O
amigo da rainha
«(…) No dia seguinte à festa da
Páscoa, uma mulher idosa, um pouco curvada, de passo firme mas pausado e com roupas que denunciavam sua
riqueza e fidalguia, caminhava pela Rua Nova. Andava em seu passeio habitual e
fora visitar a filha de um de seus pastores que acabara de dar à luz. Quando
chegou à praça olhou instintivamente para a torre à direita, onde um relógio
anunciava a marcha do tempo. É um dos
mais antigos de nosso reino, explicara-lhe um dia o bispo Henrique, bispo
de Ceuta. Sabede, dona Antónia, que foi
ali posto no tempo d’el-rei Afonso, o quinto. Ainda era cedo e virou à
esquerda, dirigindo-se para a igreja de Santa Maria Madalena. À porta estava o
sacristão.
Então, Jaime, por quem dobram os
sinos? Ainda não sabe, dona Antónia? Pois chegou notícia que a rainha Joana, a
mãe do imperador e de Sua Alteza a rainha dona Catarina, foi chamada por Deus Nosso
Senhor. Dona Antónia sentiu um calafrio percorrer-lhe o corpo. Acabara de ser
agitada pelo passado, por memórias antigas, esquecidas no dia a dia, mas que
afinal estavam vivas em seu espírito e que só esperavam uma oportunidade para
voltar a preencher seus pensamentos. Acenou para o sacristão e interrompeu a
caminhada. Dona Antónia, não ides à igreja? Está prestes à começar a recitação
das vésperas.
Era para ir, meu filho, mas este
frio que nunca mais passa está a incomodar-me e tenho de regressar a casa.

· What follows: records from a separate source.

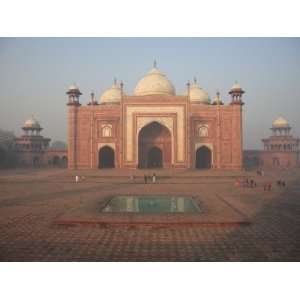  Mosque Next to Taj Mahal, Agra, Uttar Pradesh, India, Asia 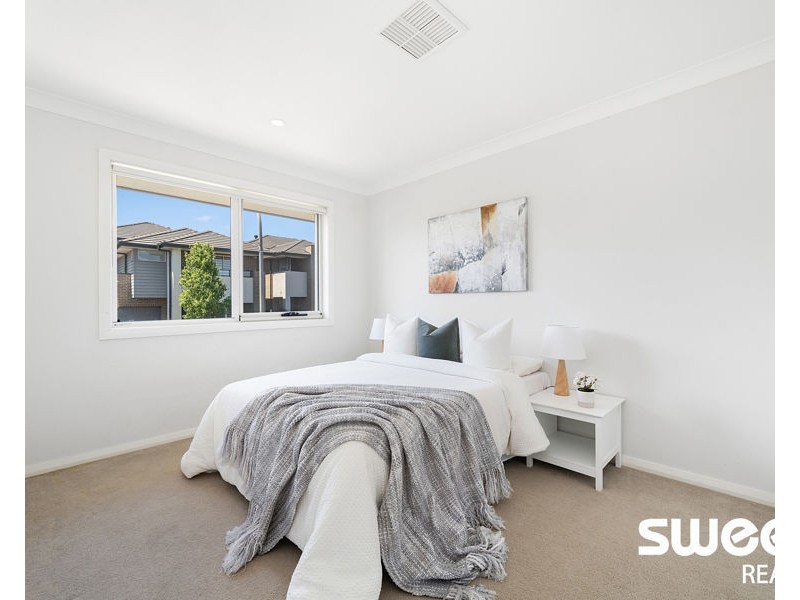 23 Thorpe Way, Box Hill NSW 2765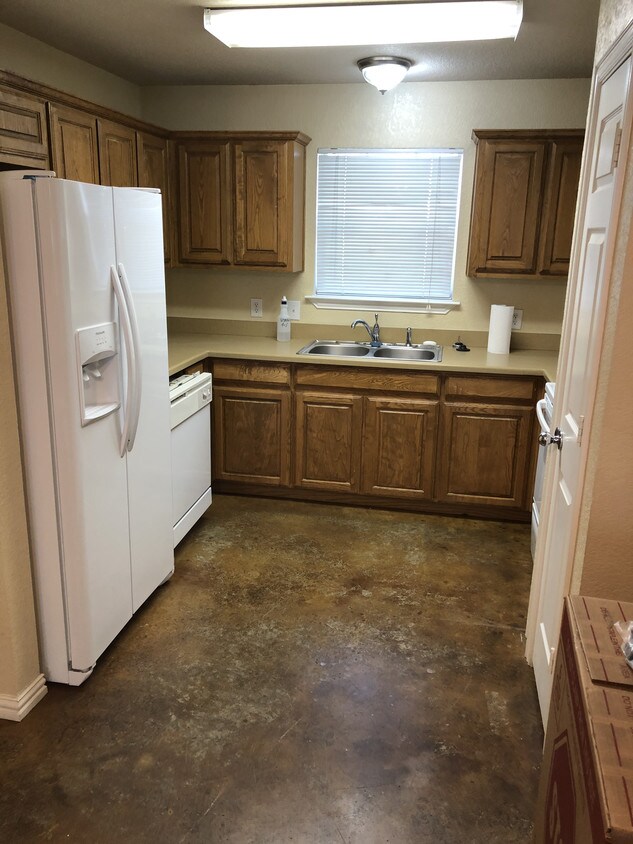 Kitchen with new fridge and dishwasher - 811 Kaufman St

Voltarei prestes. Enquanto caminhava viu um grupo de rapazes que saltavam ao
eixo. Eh, moços! Vinde cá. Dona Antónia Sousa era uma das personagens mais importantes
da vila. Fora senhora de um morgadio, para as bandas de Moura, que cedera a seu
enteado e em troca ficara com os bens do falecido marido. Tinha casa que
habitava em Olivença, e várias propriedades em torno da vila que lhe rendiam
bom dinheiro, a que juntava uns padrões de tença que herdara do pai, mais outra
que a Coroa lhe pagava por respeito aos serviços extraordinários do seu esposo.
Quando chamava alguém da terra logo era atendida, e a rapaziada acercou-se
prestes. Ide chamar a Matilde e dizer-lhe para vir a minha casa. Os rapazes olharam
uns para os outros embaraçados. Senhora dona Antónia, dizem que a Matilde é uma
bruxa.
Mas que rapazes tão tolos. Deixai-vos
de imaginações. Matilde em sua velhice tem modos muito próprios, porque sempre gostou
da natureza e porque vivendo sozinha não tem quem lhe corrija as bizarrias. Mas
asseguro-vos que é uma fiel servidora da Coroa e da Igreja..., e podeis dizer
isso a vossos pais. Agora ide chamá-la. Tenho um bolo acabado de fazer na minha
cozinha. Passai por lá depois». In João Paulo Oliveira Costa, Círculo de
Leitores, Temas e Debates, 2012, 978-989-644-184-5.